Re: [ANN] mc^2



On Thu, May 7, 2015 at 11:53 PM, Paul Sokolovsky <pmiscml gmail com> wrote:
Hello,

On Thu, 7 May 2015 23:27:23 +0200
Egmont Koblinger <egmont gmail com> wrote:

> Hi,
>
> Did you... er... did you just rewrite half of mc... adding plugins and
> stuff...??

It would be indeed cool to remove all that gnome-ish bloat accumulated
by decades, but - what a disappointment - home page says "that to
accomplish such feat there is no need to modify MC’s main code.".

Generally one good approach to deal with the situation would be to
rewrite mc completely in a scripting language. Extra points for using
language in which array indexing starts with e or pi, or going straight
to Brainfuck. No, I'm ironic with the last sentence on Lua choice, but I
really think the way out of the maze is rewriting mc from scratch, and
then surely in a decent scripting language.

I was obviously exaggerating when I said Mooffie rewrote "half" of mc's code.  I haven't look at the changes to the C code yet, but as some comments on the homepage suggest, it's probably only a very small fraction of the C code he touched and mostly pretty lightweight changes.

Have you ever seen a complete rewrite of a project (that's bigger than a few weeks of hacking) succeed?  I have not.  This would require at least 100x (but rather 1000x) the work Mooffie has probably already spent.  There are no engineering resources for that.  Recently I've spent about a week rewriting the viewer, probably noone else would've done it if I hadn't.  There's a ticket to rewrite the vfs component, noone's working on that.  Regex handling should be carefully cleaned up, noone's working on that.  Tty handling is overly complicated, nobody's working on it.  But you'd rewrite the whole project from scratch!?  And then the rewrite would be missing tons of features because you were lazy to port them, would contain tons of brand new bugs or bugs that had been fixed long ago.  It's pretty much guaranteed to be a big failure -- and easily not just a failure of the rewrite but also cause a(n even bigger) decline of the main project, as many times you recah a point where the old project is already considered obsolete and is unmaintained, in favor of the new one which stands on better technical grounds, yet is totally incomplete and lacks tons of things from the old one.

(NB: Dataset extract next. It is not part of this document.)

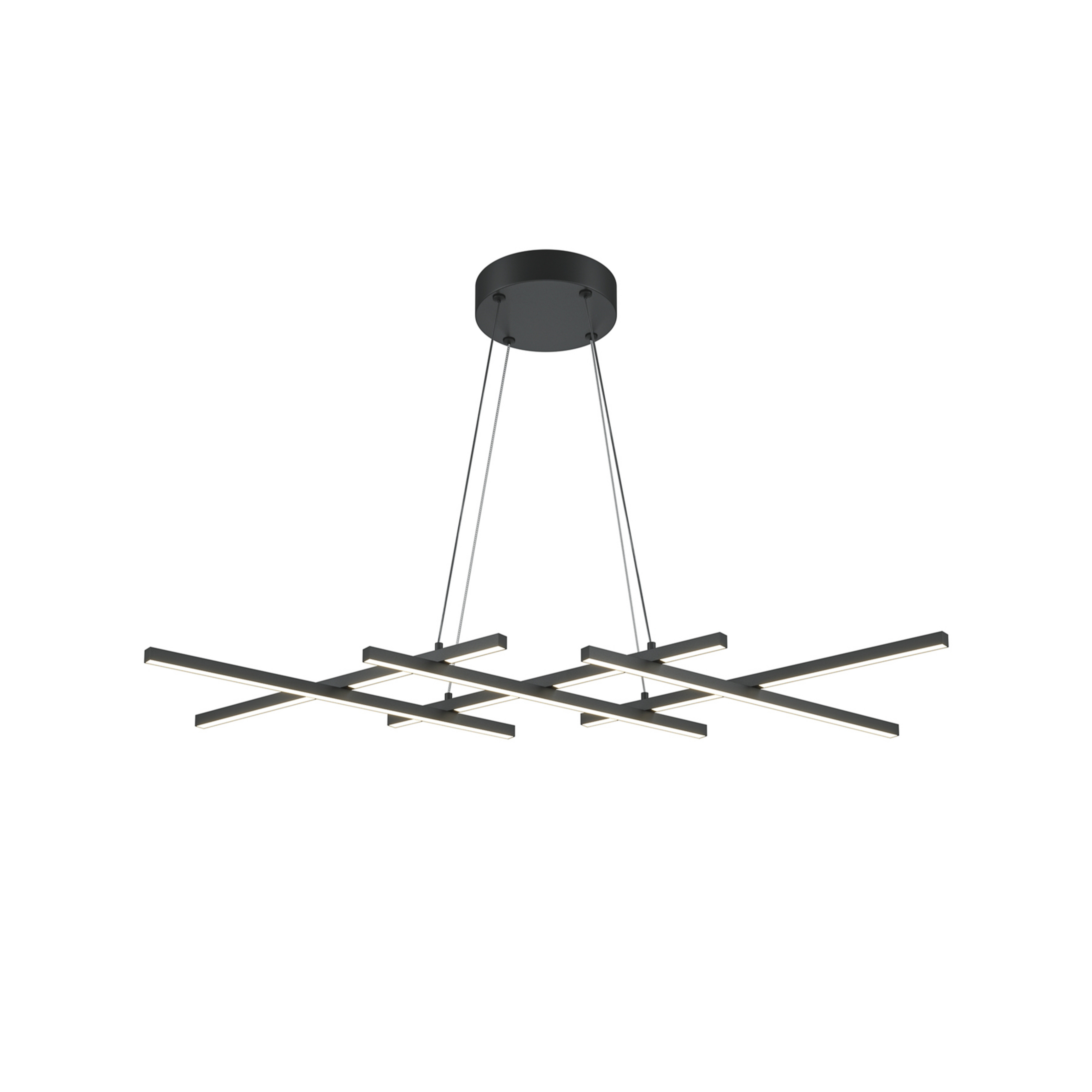 Maytoni LED-Hängeleuchte Halo, schwarz, Länge 103,5 cm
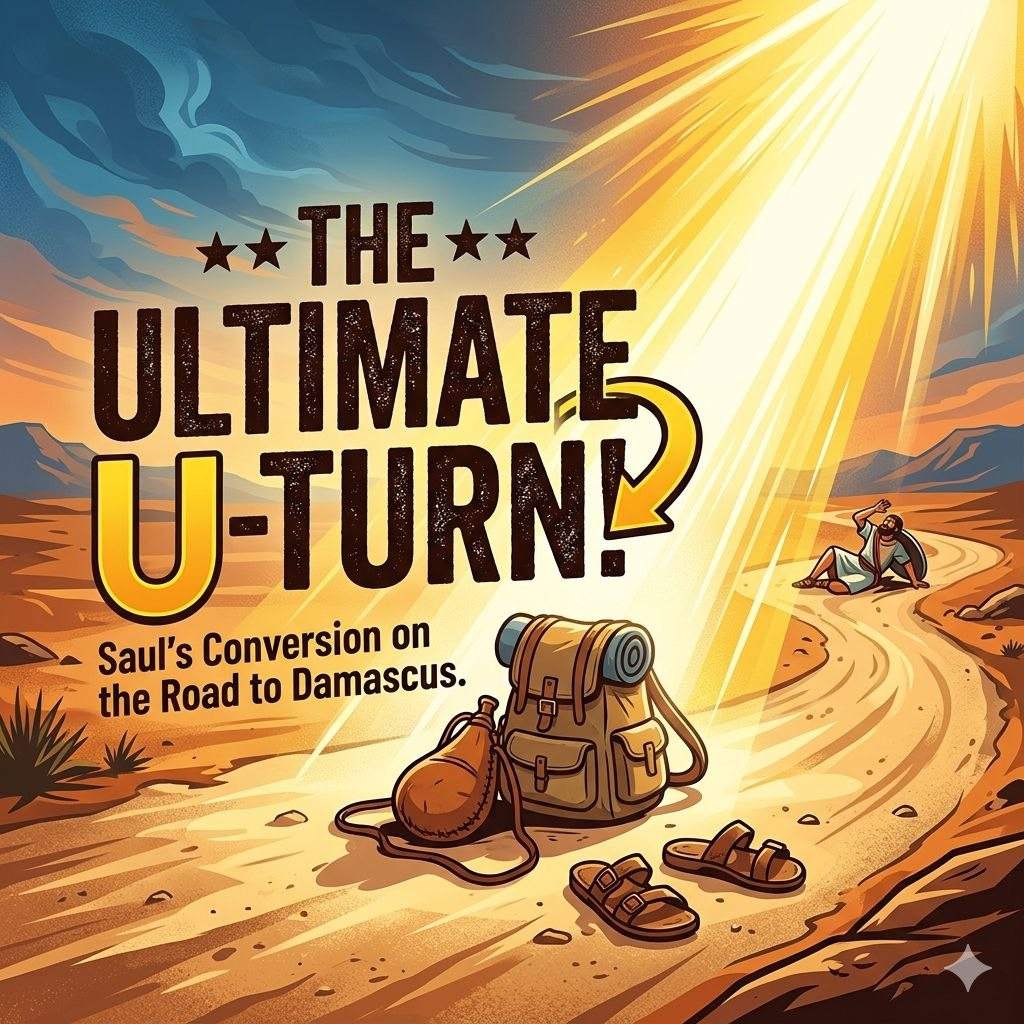 The Ultimate U-Turn!: Sermon Graphic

Successful redesigns almost always happen in small steps, maintaining the usability and quality of the project throughout the steps.  You might eventually replace nearly every component, and the road might eventually become longer than if you had rewrote from scratch, but it's viable because you get satisfied users and passionate developers all the way through, rather than just hacking on something that's not used by anyone; and it's viable because it's not risky: you can stop working on it anytime and leave positive benefits behind rather just having wasted tons of time.

As for whether mc's core should be written in C or lua or whatever... compiled or interpreted, strict or loose types, whatever...  My personal preference probably doesn't matter too much, yet I'd like to quietly mention that my last python project (port someone else's app against a new API) got stalled in a "mostly working" state where the parts I've tested work, yet the parts I haven't (because I don't know how to reach that code) probably still call the API using its old method names, wrong order of parameters, and nobody tells me this.  Had it been written in a compiled language, the compiler probably would have helped me do a complete port in the same amount of time.

As for the plugin API:  If you write the core of mc in whichever scripting language and allow a plugin to hook up against _any_ of its methods/variables then you discard the very basic principle that caused all programming language to move at least slightly towards object-oriented approach.  If you allow a plugin to do anything, it becomes a nightmare where you can no longer perform internal refactorings because you don't know how many 3rd party plugins you'd break, or by seeing breakages 3rd party plugin authors would back off from the project.

On the other hand, if you define a clear API that plugins code against, then it's not really relevant anymore whether the core and the plugins are written in the same programming language or not.  Now, I don't know anything about lua, but allegedly it's really good for this kind of plugin stuff, writing hooks to a C code.

But let's put all this question aside.  We might be arguing for years what would be the best language for mc core and what would be the best language for the plugins, and it'd take us nowhere.  The most important factor in the decision should be what we already have.  We can't reimplement 20 years of work in mc core.  We might reimplement Mooffie's lua code in python/ruby/whatever but apart from spending weeks on it, would it make it any better?

The biggest value is that we already do have a decent mc written in C, and we do already have a nice initial plugin framework in lua.  Rather than going into hypothetical discussions about how to change the world, Mooffie went ahead and wrote code that actually works.  It's definitely not be the best of all the hypothetical mc's it could have developed to during 20 years, but it's what we do already have and that's what matters.  That's why I'm voting for continuing this approach, rather than making giant steps backwards and choosing an alternate route.